To sell a chip product like this they have to provide a development environment whether it is all theirs or free stuff they glued together. And they tend to put a library of some kind together. It only has to look just good enough and the blink the led example work just well enough to get either your management or your hardware team to design in their product, then when your board product is tossed over the wall to software, is when the pain does or doesnt arrive. If it almost works but not quite is a big win for the chip vendor as you will now pay for tech support for that last little bit. So it is in their best interest to be almost there but not quite.

The chip vendors only have to look good enough to get the design win. They have to keep improving (? changing) the product to attract new and old customers. So they will have do overs, how far apart and how many prior libraries the continue to support, varies. So just about any library you get used to will go away eventually. So learn to adapt (or dont use their stuff and go your own, which you can support indefinitely). Granted, ideally, you only need to develop the application once per product, make your firmware perfect (good luck if using third party libraries), and you wont need to go back and find a computer that will load their toolchain if you can find a copy of it, and remember how to use that old library. Remember not only should you save your source code, but you should save all of their tools and docs.

Their libraries are only supported on usually one toolchain, under one maybe two IDEs and sometimes only on Windows, and certain versions. Again you have none of those limitations, most definitely not for ARM, if you do your own thing. You can always read any/all of their libraries to see how they do things. But that is often very scary, they dont use their A team developers for libraries, I have extracted a few lines of code to ask interview candidates what is wrong with this code.

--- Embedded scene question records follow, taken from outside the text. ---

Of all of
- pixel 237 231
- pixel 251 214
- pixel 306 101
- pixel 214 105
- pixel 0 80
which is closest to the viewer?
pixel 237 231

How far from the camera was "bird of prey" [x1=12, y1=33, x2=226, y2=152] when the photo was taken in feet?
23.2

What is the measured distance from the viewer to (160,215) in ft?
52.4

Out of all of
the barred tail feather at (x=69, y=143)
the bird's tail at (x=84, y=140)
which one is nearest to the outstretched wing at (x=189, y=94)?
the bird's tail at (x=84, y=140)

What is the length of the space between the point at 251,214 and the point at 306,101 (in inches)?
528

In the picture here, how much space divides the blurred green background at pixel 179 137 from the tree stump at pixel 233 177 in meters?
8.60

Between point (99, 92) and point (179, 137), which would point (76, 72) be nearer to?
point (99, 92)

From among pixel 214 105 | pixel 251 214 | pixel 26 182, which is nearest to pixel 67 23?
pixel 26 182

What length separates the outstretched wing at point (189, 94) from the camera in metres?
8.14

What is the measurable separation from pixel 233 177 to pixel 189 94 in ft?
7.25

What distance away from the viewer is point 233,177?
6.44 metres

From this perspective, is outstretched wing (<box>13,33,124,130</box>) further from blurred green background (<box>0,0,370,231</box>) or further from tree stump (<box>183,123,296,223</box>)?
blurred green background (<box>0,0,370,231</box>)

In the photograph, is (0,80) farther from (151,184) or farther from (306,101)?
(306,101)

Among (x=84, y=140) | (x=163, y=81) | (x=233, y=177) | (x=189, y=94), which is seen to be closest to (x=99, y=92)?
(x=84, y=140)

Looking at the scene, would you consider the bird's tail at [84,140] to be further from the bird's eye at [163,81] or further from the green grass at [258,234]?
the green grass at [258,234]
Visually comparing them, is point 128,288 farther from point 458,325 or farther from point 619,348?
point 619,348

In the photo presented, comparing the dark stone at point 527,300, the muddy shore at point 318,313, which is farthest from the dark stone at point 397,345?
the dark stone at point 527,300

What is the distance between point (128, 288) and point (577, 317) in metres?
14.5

to save time and effort both on the silicon side and the software side they very often recycle the same ip, so once you see how the peripheral works on one of their chips it often works the same way on many other of their chips. Yes the clock systems can be tricky with or without their libraries. High chance of bricking the chip, that is where most of my chip/board bricking has happened. Helps to understand how their chips work for example the AVR's, most if not all, can be reprogrammed while the chip is in reset, so any bad code that messes up the pins needed to re-program, or hangs logic needed to reprogrammed, doesnt matter, you can reprogram those chips. Some of these vendors (st is one) has an internal bootloader which you can select using a strap (BOOT0 for example in the st world), you could easily put your own strap in while developing and should whether or not you use a library.

One size fits all fits no-one well. Particularly true for software. So any attempt to abstract away the hardware, just makes it slow and bloated. Might as well get a bigger chip and run linux on it, if that is what you are truly after. A lot of this is as a result of the developers though, not wanting to get their hands dirty, so we have basically asked for this, and they are trying to supply it.

Again, dont lock yourself into st or any one vendor (unless it is too late and management and or the hardware team has stuck it to you, note the stm32 products are nice and easy to use). Shop around. TI is putting a lot of eggs in the cortex-m4 basket. You can do the mbed thing on a number of these arm products as well as the vendor supported solutions.

One thing you can always rely on, is that they will change libraries from time to time and eventually stop supporting the one you got used to.